Vanshika verma | Feb 6, 2026 |
ITAT: Reassessment Under Section 148 Set Aside for Absence of Live Nexus
The tribunal held that reopening the case only because the assessee showed low profit was not legally valid, and there was no proper reason to believe income had escaped assessment. Therefore, the reassessment was cancelled, and the appeal of the assessee was allowed.
The present appeal has been filed by Shamim Ahmad against the I.T.O. in the ITAT New Delhi, challenging the order dated June 18, 2024, passed by NFAC, Delhi for AY 2012-13.
The assessee is involved in the business of trading livestock such as old buffaloes, bulls, jhota, and unused milkless animals. He filed his income tax return on July 25, 2012, declaring an income of Rs. 4,99,507.
Later, the Income Tax Department reopened the case by issuing a notice under Section 148 on March 28, 2019. After reassessment under Sections 143(3) and 147, the Assessing Officer increased the income to Rs. 38,56,085.
This was done by applying a 2% net profit rate on the total turnover of Rs. 19,53,03,238, instead of the 0.28% shown by the assessee.
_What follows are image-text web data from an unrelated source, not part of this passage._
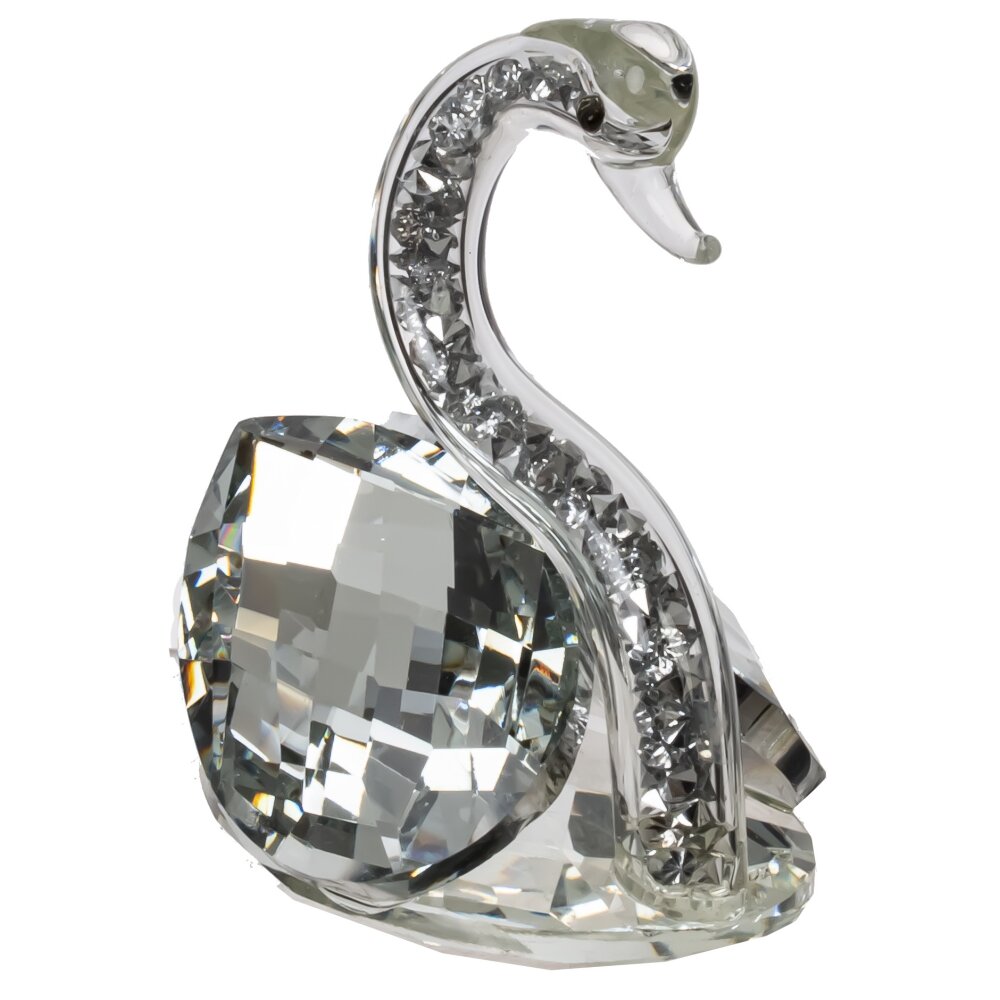 Фигурка декоративная, L5 W4 H6,5 см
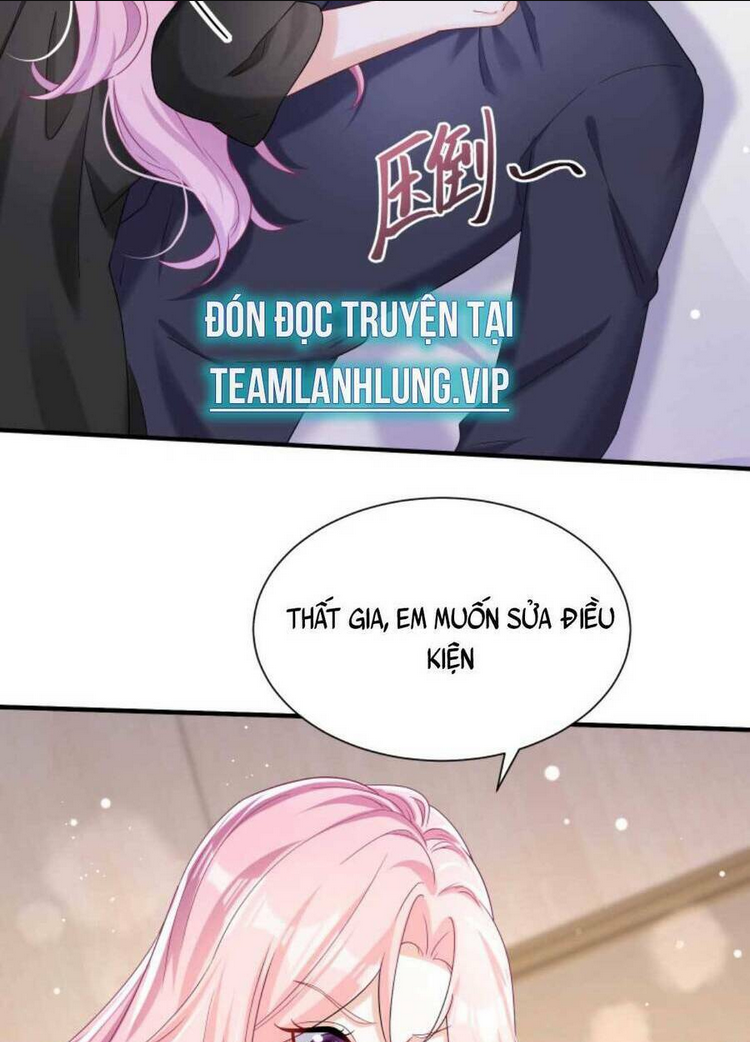 Tái Sinh Trở Lại : Chồng Cũ Khóc Lóc Cầu Xin Tái Hôn Chap 68 - Next Chap 69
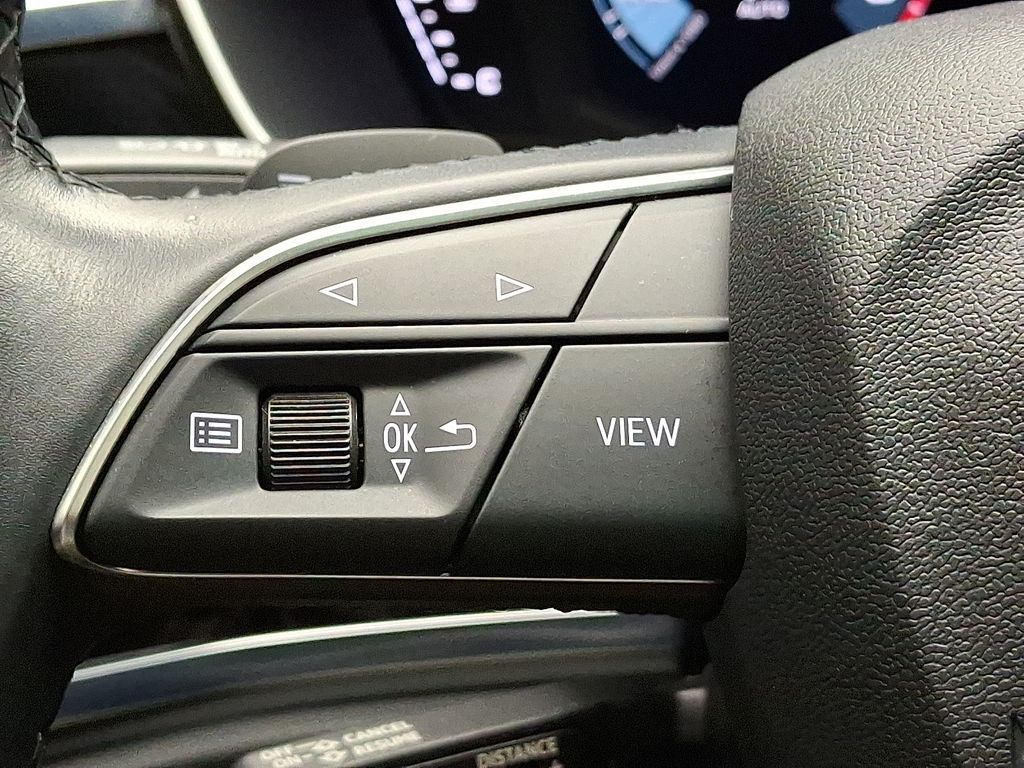 Thumbnail: 2022 Audi Q3 - 22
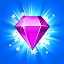 Jewel Pop Mania:Match 3 Puzzle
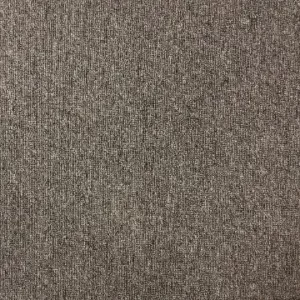 موكيت مكاتب كوزمك 642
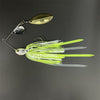 Spinnerbait 18g - 1PC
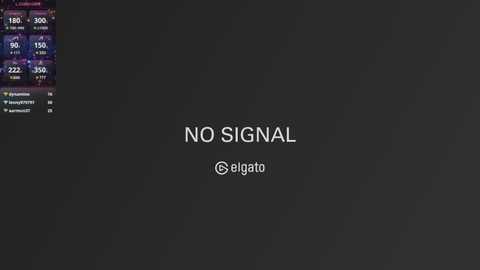 nikita_mike @ stripchat on 20250609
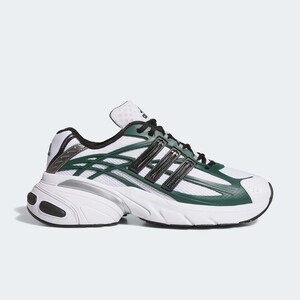adidas Adistar XLG 2.0 "Green" | KZ9160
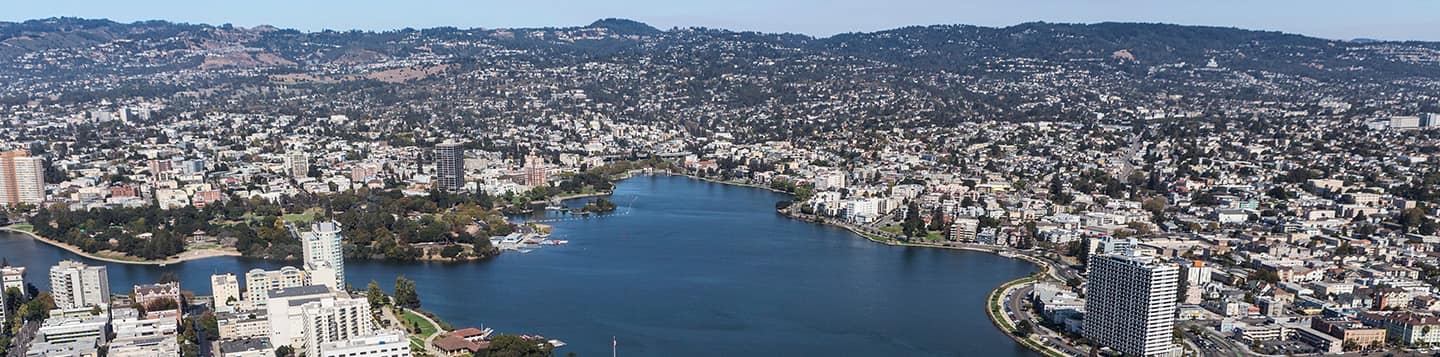 Accident Lawyer in Oakland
As a result, AO made an addition of Rs. 33,56,558.
The assessee challenged this order before the CIT(A). However, the CIT(A) confirmed the addition made by the Assessing Officer.
Being aggrieved by the decision of CIT(A), the assessee further approached the tribunal. During the hearing, the AR of the assessee argued that the case was reopened only because the net profit shown, 0.28%, was lower than in the comparative cases, 2%. Merely showing a low profit is not a valid reason for reopening assessment. AR also pointed out that in the assessee’s own case for AY 2014-15, a similar addition was already deleted by the ITAT in 2024.
On the other hand, DR supported the orders passed by the lower authorities and requested that the addition be upheld.
After hearing both sides, the tribunal observed that low net profit alone cannot be treated as proof of income escaping assessment. There was no live nexus between the material available and the reason for reopening. Therefore, the reopening was not legally valid.
Tribunal added that the CIT(A) had relied on the decision for AY 2014-15. But later, the ITAT had deleted the addition in that year. So, the basis of the CIT(A)’s decision was no longer valid.
Tribunal stated that the reasons recorded for reopening the assessment are not valid and sustainable in law. As a result, the tribunal quashed the reassessment notice and allowed the appeal of the assessee.